• SHORT TASK A
Repeat the passage of the Schwarzschild radius thread starting with "See my revised" and going on through "answer is correct.".

• PASSAGE TO READ
+--

Frank that thank you was for you as well.

It's worth noting in passing that my simple calculation above is rather unrealistic. That the density is uniform throughout the sphere (assuming that the radius is less than the Schawrtzschild radius so the object is not a black hole and so that we can then discuss its internals) is not physically reasonable. Assuming that the sphere is made of the same "stuff" throughout, one needs an equation of state to determine what its steady state composition is--particularly what the density is as a function of radius, and this will not be constant.

 Planck mass

mp = Sqrt[\[HBar] c/G];

 Planck length

lp = Sqrt[\[HBar] G/c^3];

 Schwarzschild radius of Planck mass is 2 Planck lengths

rs = 2*G*mp/c^2;

rs/lp // PowerExpand

2

See my revised answer above.... By the way, if you forget the expression for the Schwartzschild radius you can get it from

FormulaData[{"BlackHoleEventHorizonRadius", "Standard"}]

The Schwarzschild radius of a mass is not the radius of the object. It is the radius below which if a non-rotating spherically symmetric distribution with that mass were contained within it it would constitute a black hole. Frank's answer is correct.

Now let's get back to our originally scheduled broadcast and purpose for this forum: Wolfram technologies. ;-)

Ok, I think that I can give you a more sensible answer.

Here is the expression for the Schawrtzschild radius in terms of the Mass:

$r=\frac{2 G M}{c^2}$

Now substitute for the mass in terms of the density ( $M=\frac{4 \pi r^3}{3}$) and get:

$r=\frac{8 \pi G \rho r^3}{3 c^2}$

Now solve for r,

Solve[r == (8 G \[Pi] r^3 \[Rho])/(3 c^2), r]

and get

{{r -> 0}, 
{r -> -((c Sqrt[3/(2 \[Pi])])/( 2 Sqrt[G] Sqrt[\[Rho]]))},
 {r -> (c Sqrt[3/(2 \[Pi])])/( 2 Sqrt[G] Sqrt[\[Rho]])}}

and the last solution is clearly the physical one you are looking for:

$\frac{\sqrt{\frac{3}{2 \pi }} c}{2 \sqrt{G} \sqrt{\rho }}$

Is this the correct interpretation of your question? I hope this helps...

No, it's proportional to the mass.

http://en.wikipedia.org/wiki/Schwarzschild_radius

+--

• DATA PROVIDED
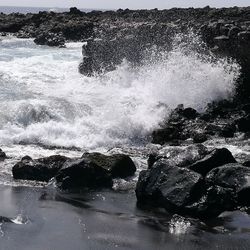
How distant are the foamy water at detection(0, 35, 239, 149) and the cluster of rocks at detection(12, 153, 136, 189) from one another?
2.77 meters

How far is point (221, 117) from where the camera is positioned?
56.6 ft

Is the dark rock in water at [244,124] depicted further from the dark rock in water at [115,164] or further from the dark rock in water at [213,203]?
the dark rock in water at [213,203]

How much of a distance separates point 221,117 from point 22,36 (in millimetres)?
35106

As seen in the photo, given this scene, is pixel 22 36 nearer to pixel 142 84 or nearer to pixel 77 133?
pixel 142 84

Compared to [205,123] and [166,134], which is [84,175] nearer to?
[166,134]

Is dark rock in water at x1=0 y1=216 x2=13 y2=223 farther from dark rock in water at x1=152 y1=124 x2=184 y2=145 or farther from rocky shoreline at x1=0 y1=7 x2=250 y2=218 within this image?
dark rock in water at x1=152 y1=124 x2=184 y2=145

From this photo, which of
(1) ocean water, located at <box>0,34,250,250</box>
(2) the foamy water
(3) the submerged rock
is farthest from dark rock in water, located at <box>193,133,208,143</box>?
(3) the submerged rock

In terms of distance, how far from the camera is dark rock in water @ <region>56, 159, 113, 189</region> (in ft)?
35.0

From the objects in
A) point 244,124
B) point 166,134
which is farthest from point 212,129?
point 166,134

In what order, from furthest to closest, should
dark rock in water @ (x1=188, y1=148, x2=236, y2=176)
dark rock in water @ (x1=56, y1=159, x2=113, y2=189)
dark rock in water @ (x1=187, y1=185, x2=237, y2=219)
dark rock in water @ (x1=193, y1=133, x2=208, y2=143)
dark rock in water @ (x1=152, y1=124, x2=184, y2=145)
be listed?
1. dark rock in water @ (x1=152, y1=124, x2=184, y2=145)
2. dark rock in water @ (x1=193, y1=133, x2=208, y2=143)
3. dark rock in water @ (x1=188, y1=148, x2=236, y2=176)
4. dark rock in water @ (x1=56, y1=159, x2=113, y2=189)
5. dark rock in water @ (x1=187, y1=185, x2=237, y2=219)

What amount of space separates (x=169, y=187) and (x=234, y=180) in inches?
51.4

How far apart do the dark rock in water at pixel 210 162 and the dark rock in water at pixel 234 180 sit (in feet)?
0.92

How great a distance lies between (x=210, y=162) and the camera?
426 inches

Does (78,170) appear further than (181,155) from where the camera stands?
No
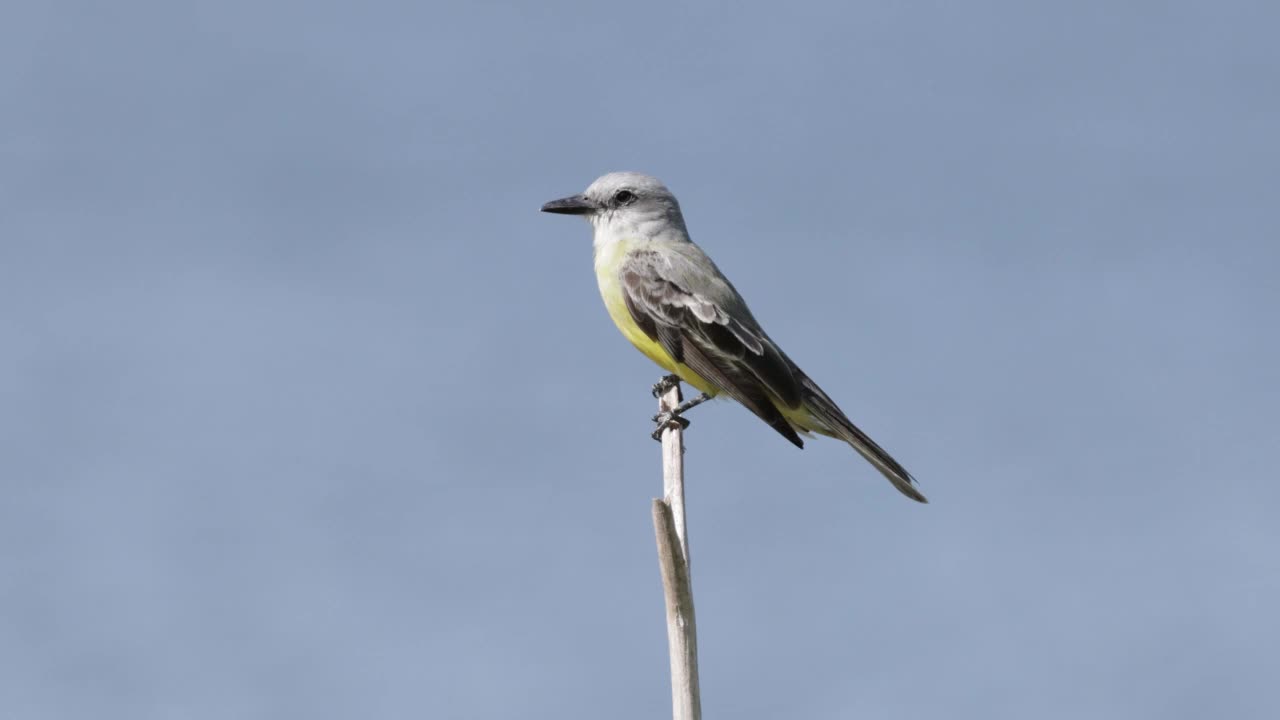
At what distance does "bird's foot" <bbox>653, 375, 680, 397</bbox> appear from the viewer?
12.2 metres

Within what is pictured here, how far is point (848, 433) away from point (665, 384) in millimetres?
1663

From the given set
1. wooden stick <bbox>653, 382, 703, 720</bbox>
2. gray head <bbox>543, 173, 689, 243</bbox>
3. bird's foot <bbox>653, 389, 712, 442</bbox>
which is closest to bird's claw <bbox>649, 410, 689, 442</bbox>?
bird's foot <bbox>653, 389, 712, 442</bbox>

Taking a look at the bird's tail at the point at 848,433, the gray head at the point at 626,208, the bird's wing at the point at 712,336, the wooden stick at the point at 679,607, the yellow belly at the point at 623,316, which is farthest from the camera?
the gray head at the point at 626,208

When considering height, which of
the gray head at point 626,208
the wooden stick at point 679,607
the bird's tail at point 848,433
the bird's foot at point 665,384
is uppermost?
the gray head at point 626,208

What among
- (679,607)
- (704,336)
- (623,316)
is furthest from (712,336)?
(679,607)

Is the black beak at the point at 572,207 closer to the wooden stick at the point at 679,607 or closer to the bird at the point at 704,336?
the bird at the point at 704,336

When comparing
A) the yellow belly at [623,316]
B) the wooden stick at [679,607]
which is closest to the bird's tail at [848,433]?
the yellow belly at [623,316]

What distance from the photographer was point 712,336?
1163 cm

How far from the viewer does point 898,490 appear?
35.4 ft

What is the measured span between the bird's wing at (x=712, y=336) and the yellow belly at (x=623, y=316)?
2.7 inches

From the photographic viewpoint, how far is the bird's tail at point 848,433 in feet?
35.6

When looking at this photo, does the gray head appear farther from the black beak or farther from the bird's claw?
the bird's claw

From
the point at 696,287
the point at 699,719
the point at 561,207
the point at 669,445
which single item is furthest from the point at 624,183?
the point at 699,719

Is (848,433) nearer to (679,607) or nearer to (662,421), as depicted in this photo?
(662,421)
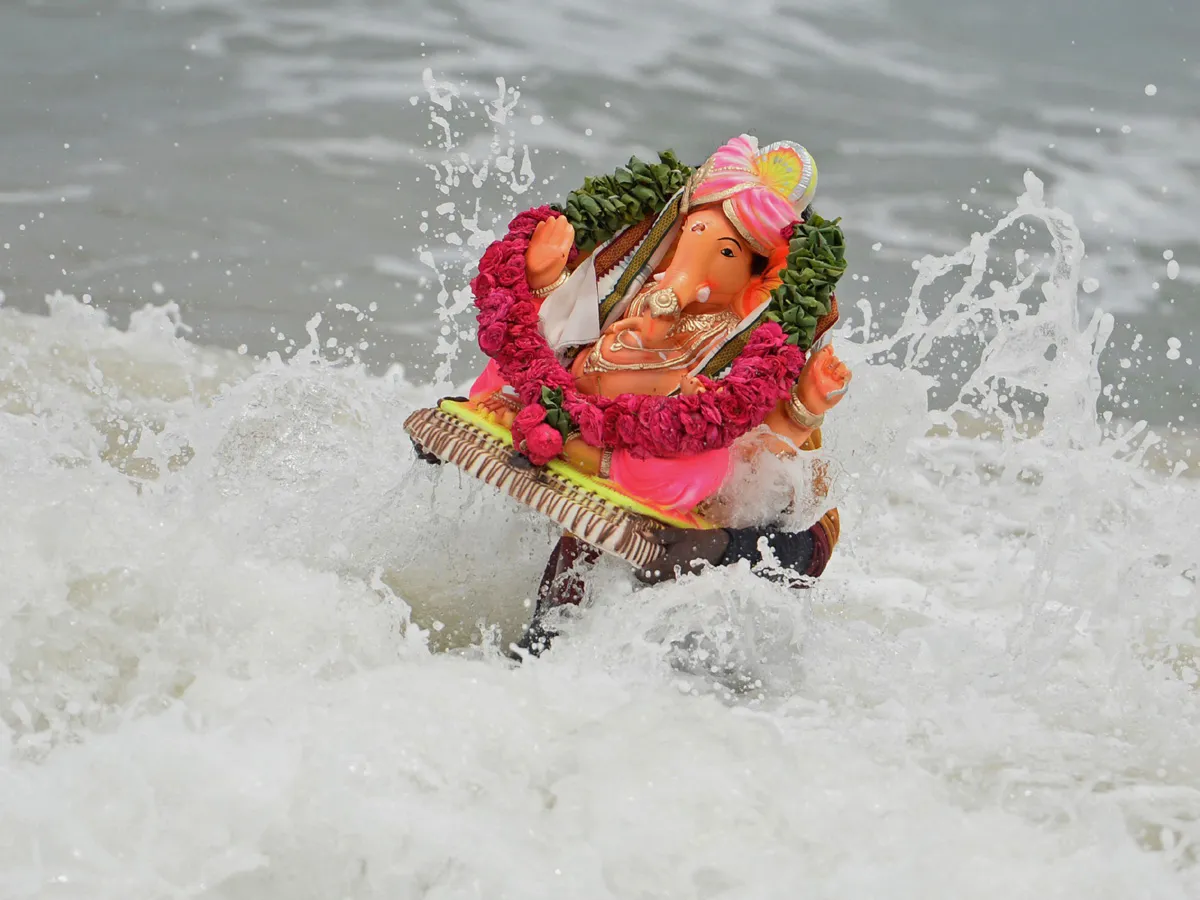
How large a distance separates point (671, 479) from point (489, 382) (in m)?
0.51

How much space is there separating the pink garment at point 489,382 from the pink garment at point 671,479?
1.25ft

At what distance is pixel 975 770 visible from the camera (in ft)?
8.29

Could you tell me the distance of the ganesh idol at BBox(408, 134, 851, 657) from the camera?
8.65 ft

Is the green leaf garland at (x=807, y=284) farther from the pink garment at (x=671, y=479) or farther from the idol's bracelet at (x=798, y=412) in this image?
the pink garment at (x=671, y=479)

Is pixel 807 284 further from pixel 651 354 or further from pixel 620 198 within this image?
pixel 620 198

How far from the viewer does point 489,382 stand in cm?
291

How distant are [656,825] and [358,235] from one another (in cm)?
482

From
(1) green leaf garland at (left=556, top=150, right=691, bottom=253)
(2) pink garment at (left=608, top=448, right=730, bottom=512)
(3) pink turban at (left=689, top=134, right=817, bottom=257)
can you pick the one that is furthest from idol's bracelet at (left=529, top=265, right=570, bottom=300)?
(2) pink garment at (left=608, top=448, right=730, bottom=512)

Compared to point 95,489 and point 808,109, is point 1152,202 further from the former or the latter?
point 95,489

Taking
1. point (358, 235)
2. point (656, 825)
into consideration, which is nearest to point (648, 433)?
point (656, 825)

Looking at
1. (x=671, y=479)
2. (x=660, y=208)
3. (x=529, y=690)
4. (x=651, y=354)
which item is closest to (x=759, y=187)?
(x=660, y=208)

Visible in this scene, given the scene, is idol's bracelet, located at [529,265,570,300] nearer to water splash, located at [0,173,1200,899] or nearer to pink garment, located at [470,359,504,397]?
pink garment, located at [470,359,504,397]

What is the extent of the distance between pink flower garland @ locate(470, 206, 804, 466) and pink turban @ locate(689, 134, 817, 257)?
259 mm

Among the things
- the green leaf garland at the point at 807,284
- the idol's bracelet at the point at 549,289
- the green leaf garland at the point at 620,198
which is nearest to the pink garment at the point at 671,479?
the green leaf garland at the point at 807,284
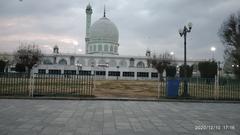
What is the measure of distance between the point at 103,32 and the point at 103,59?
1102 cm

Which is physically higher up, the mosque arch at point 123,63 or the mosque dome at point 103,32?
the mosque dome at point 103,32

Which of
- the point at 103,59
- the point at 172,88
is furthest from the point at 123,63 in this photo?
the point at 172,88

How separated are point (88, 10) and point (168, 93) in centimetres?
9238

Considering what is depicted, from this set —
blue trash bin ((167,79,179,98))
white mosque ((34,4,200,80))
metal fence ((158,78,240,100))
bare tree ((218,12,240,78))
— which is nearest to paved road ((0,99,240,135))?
blue trash bin ((167,79,179,98))

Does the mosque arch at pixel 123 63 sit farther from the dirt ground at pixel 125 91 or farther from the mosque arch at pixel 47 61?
the dirt ground at pixel 125 91

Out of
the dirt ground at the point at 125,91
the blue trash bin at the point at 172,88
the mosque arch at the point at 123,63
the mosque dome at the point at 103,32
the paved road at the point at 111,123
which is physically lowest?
the dirt ground at the point at 125,91

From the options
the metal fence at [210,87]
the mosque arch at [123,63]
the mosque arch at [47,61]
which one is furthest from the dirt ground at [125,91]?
the mosque arch at [123,63]

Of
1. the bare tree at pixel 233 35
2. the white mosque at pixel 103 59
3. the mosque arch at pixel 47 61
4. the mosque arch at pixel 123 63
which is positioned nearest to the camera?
the bare tree at pixel 233 35

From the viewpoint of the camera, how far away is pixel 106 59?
3583 inches

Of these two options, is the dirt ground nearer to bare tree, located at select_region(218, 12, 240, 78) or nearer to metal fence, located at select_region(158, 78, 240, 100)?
metal fence, located at select_region(158, 78, 240, 100)

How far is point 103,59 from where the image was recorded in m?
90.6

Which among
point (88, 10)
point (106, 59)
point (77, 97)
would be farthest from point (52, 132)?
point (88, 10)

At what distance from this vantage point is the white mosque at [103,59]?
77.2 m

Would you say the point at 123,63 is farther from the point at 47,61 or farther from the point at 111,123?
the point at 111,123
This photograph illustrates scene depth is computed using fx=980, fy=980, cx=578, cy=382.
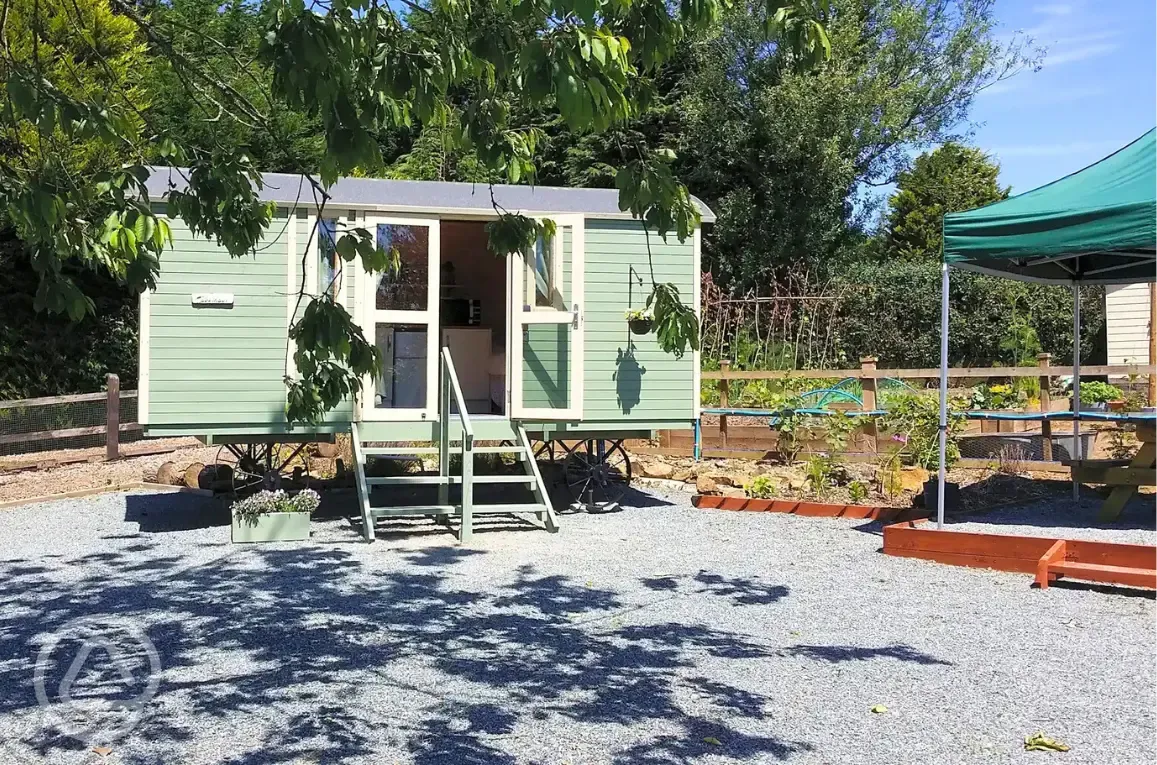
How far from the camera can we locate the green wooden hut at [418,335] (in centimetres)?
717

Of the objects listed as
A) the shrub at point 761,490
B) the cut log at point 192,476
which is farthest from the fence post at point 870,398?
the cut log at point 192,476

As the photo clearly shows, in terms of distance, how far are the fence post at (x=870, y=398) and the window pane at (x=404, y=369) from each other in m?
4.34

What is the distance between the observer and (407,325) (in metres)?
7.57

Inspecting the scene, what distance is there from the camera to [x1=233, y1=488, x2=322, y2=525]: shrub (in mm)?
6785

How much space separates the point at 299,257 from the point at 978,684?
5635 millimetres

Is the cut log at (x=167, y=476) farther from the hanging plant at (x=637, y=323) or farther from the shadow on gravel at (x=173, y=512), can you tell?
the hanging plant at (x=637, y=323)

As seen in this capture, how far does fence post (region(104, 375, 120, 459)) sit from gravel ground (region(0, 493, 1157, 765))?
4.18 m

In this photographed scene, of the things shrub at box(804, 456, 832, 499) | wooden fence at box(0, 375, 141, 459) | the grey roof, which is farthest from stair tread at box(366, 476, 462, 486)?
wooden fence at box(0, 375, 141, 459)

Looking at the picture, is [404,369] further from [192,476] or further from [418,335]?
[192,476]

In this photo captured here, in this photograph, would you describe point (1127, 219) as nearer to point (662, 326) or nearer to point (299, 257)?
point (662, 326)

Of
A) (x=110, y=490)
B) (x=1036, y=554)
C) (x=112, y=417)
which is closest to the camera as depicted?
(x=1036, y=554)

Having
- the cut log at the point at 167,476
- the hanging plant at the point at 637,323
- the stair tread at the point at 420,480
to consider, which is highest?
the hanging plant at the point at 637,323

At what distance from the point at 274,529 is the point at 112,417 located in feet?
15.7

+--

• SHORT TASK B
Show every line in the rows that contains the word "away".

• TASK RESPONSE A
See my revised answer above.... By the way, if you forget the expression for the Schwartzschild radius you can get it from

FormulaData[{"BlackHoleEventHorizonRadius", "Standard"}]

The Schwarzschild radius of a mass is not the radius of the object. It is the radius below which if a non-rotating spherically symmetric distribution with that mass were contained within it it would constitute a black hole. Frank's answer is correct.

• TASK RESPONSE B
Within what is pictured here, how far is point (848, 433) away from point (665, 384) in millimetres?
From the viewpoint of the camera, how far away is pixel 106 59?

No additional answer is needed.